Convivência pacífica

A guarda compartilhada foi oficialmente inserida em nosso ordenamento jurídico através da Lei 11.698/2008 e foi motivo de festa para os pais. A guarda compartilhada já existia mas somente era possível nos casos em que houvesse consenso entre os pai e mãe. Nos casos onde o acordo era impossível a guarda unilateral era, na grande maioria das vezes, dada às mães.

O motivo de tanta festa entre os papais era a própria redação da nova lei, que estabelecia a guarda compartilhada exatamente nos casos em que não houvesse acordo:
Art. 1.584. A guarda, unilateral ou compartilhada, poderá ser: (Redação dada pela Lei nº 11.698, de 2008).
§ 2o Quando não houver acordo entre a mãe e o pai quanto à guarda do filho, será aplicada, sempre que possível, a guarda compartilhada. (Incluído pela Lei nº 11.698, de 2008).
Os papais de plantão podem para de comemorar e colocar as barbas de molho. A lei é recente e como eu já havia previsto aqui no blog ninguém sabia qual seria o posicionamento dos Tribunais a respeito da nova redação do Código Civil. As primeiras decisões começaram a pipocar e, como já era de se esperar, demonstraram uma posição tristemente conservadora.

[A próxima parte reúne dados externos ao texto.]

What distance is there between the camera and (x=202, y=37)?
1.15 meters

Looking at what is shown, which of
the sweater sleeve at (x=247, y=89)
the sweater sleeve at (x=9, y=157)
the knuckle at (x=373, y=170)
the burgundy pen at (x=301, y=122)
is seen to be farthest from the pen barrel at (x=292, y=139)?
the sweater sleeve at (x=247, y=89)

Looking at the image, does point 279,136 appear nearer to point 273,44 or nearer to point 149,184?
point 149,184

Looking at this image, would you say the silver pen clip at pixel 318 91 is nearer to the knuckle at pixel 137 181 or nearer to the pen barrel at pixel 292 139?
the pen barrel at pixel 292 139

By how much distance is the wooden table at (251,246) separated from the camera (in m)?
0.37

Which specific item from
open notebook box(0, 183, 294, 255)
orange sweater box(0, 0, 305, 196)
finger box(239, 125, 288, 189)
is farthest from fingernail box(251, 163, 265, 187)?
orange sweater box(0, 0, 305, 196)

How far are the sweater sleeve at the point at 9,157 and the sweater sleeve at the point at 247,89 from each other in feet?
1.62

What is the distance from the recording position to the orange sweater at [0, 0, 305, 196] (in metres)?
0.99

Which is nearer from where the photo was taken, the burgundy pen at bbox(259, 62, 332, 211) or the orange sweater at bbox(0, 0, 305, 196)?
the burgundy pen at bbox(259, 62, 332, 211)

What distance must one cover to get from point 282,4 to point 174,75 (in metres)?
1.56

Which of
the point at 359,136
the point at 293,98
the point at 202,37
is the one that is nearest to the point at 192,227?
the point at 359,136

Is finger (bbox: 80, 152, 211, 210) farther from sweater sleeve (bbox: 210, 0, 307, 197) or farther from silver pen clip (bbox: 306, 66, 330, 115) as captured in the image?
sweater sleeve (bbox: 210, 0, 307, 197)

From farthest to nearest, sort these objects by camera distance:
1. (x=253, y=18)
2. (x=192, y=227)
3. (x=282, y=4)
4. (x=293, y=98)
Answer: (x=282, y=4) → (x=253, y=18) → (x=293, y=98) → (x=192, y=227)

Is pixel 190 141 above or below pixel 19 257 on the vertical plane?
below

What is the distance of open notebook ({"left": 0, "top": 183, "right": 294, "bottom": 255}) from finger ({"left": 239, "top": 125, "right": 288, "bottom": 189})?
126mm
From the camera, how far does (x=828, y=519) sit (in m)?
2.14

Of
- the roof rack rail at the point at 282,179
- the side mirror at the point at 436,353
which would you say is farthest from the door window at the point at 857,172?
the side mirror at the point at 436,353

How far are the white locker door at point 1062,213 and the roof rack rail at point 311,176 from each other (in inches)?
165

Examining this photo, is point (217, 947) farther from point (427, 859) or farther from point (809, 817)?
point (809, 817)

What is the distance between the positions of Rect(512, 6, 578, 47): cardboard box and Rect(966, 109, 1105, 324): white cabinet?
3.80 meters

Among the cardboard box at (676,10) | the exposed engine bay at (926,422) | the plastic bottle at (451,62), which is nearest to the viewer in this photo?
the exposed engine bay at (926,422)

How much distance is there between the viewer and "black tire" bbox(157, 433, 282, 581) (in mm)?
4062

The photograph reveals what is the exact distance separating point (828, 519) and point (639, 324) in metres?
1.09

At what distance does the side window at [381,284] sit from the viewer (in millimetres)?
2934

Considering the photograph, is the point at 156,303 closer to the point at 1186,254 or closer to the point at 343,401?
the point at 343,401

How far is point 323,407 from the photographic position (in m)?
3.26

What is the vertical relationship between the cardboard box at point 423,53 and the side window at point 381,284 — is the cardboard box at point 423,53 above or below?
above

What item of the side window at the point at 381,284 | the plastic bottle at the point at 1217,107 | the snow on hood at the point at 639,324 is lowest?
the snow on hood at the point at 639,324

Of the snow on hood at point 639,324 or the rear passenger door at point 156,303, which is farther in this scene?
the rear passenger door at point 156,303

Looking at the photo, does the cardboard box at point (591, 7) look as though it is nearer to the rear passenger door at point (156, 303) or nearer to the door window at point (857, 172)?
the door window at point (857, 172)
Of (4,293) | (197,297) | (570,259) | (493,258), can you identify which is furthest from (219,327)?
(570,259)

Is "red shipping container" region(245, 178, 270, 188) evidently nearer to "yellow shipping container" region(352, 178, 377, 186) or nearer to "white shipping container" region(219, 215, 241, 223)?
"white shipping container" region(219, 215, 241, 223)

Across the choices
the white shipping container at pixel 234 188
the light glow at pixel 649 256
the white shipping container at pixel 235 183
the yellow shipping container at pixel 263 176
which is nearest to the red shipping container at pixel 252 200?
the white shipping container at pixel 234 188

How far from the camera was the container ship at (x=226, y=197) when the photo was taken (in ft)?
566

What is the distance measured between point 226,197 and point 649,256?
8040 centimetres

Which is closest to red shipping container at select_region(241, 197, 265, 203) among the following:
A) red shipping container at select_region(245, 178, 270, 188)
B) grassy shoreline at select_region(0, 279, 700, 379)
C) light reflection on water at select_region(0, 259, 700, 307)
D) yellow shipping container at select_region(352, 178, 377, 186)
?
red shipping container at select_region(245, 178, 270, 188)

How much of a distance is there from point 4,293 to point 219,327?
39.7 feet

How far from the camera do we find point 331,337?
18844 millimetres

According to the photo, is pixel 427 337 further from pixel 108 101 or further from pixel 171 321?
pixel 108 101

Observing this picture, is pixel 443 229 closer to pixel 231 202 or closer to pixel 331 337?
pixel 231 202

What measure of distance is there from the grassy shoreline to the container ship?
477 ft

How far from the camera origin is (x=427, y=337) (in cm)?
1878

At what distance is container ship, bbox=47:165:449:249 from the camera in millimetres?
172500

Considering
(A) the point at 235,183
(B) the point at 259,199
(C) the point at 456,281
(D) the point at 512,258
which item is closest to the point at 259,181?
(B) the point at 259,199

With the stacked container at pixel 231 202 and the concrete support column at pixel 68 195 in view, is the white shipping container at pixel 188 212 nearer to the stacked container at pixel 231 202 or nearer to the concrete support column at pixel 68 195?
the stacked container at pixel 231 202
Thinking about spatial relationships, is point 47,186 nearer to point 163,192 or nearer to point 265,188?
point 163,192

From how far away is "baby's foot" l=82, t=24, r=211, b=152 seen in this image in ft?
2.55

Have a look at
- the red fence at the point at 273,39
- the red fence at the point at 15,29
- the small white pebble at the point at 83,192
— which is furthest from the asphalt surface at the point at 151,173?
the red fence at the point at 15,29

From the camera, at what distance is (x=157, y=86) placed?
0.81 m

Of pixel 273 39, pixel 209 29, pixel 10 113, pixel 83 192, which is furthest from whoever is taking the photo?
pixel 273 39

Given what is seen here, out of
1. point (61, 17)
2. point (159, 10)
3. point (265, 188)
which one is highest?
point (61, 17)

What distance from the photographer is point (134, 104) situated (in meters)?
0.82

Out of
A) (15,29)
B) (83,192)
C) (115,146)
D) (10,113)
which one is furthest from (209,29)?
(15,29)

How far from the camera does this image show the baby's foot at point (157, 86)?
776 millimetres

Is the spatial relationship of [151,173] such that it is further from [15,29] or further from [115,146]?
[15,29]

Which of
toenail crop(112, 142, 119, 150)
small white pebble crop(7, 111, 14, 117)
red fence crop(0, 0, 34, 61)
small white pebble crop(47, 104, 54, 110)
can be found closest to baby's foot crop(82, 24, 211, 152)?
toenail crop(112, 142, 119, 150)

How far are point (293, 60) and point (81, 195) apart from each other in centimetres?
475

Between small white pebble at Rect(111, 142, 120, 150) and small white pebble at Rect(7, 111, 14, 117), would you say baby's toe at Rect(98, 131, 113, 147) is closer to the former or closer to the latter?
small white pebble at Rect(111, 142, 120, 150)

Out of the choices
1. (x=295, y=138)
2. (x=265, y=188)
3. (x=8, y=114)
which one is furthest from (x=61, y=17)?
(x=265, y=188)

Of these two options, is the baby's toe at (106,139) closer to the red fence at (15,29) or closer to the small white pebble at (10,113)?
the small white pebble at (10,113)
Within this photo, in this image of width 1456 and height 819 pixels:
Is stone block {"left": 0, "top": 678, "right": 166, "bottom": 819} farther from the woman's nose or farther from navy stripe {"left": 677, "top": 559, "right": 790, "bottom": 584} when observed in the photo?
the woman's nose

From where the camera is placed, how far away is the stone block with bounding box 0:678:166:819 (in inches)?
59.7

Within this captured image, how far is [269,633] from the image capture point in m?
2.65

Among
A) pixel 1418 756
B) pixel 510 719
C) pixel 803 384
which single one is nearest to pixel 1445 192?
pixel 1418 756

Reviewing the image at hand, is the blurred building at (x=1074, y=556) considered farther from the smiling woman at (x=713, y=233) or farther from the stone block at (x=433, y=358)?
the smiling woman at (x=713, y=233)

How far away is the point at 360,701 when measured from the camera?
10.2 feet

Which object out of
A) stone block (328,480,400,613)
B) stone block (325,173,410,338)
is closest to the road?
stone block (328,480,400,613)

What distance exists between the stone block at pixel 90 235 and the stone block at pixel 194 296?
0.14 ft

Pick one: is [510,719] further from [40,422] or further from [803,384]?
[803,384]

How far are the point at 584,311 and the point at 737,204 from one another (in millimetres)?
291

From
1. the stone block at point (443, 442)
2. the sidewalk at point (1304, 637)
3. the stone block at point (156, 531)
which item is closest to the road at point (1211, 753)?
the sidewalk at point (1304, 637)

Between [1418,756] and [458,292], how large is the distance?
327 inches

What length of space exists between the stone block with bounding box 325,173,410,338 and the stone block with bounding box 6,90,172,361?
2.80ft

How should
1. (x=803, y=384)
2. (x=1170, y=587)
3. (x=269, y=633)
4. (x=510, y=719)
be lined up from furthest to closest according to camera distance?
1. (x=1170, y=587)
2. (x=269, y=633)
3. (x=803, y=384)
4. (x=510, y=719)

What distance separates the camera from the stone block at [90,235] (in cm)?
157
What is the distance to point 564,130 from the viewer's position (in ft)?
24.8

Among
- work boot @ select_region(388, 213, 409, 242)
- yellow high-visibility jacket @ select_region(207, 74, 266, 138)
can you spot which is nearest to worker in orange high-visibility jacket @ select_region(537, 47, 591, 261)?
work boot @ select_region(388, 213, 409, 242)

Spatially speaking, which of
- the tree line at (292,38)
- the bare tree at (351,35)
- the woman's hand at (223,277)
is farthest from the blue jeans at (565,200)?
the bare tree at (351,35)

A 7ª Câmara Cível do Tribunal de Justiça do Rio de Janeiro, por exemplo, decidiu que a convivência pacífica entre os pais é um dos requisitos para que se permita a guarda compartilhada. Para os desembargadores do TJRJ a guarda compartilhada exige harmonia entre os pais. No processo em tela, o pai pediu a guarda compartilhada do filho. A mãe, não concordando, alegou que o relacionamento dos dois era marcado por brigas e disputas que culminaram com a separação.

O desembargador André Luiz Planella Villarinho, relator do processo,
enfatizou que pais que brigam constantemente e fazem acusações recíprocas impossibilita a guarda compartilhada. Em resumo: se há briga não há guarda compartilhada.

É um precedente perigoso. Óbvio que a convivência pacífica entre os pais era impossível: se não o fosse não haveria a separação. O fato de não existir acordo quanto à guarda dos filhos já demonstra a impossibilidade de uma convivência pacífica entre ambos e foi nesse sentido que a lei veio solucionar o conflito. A nova redação do Código Civil estabeleceu que a guarda compartilhada deverá ser a opção quando não há acordo entre pai e mãe.

A decisão do TJRJ faz o caminho inverso, voltando a situação ao que era decidido antes da edição da Lei 11.698/2008 - guarda compartilhada só quando houver acordo! Para que serviu a nova lei então?????

A nova lei veio para resolver o conflito e zelar pela criança no sentido de preservar as duas figuras necessárias para o seu desenvolvimento: pai e mãe. O TJRJ decidiu como de costume, à luz do Código Civil sem as modificações impostas pela nova lei. É como se a nova lei nunca houvesse sido publicada. Mais uma vez, os Tribunais (des)interpretam a lei numa atitude conservadora e completamente contrária ao espírito da lei e finalidade de sua criação.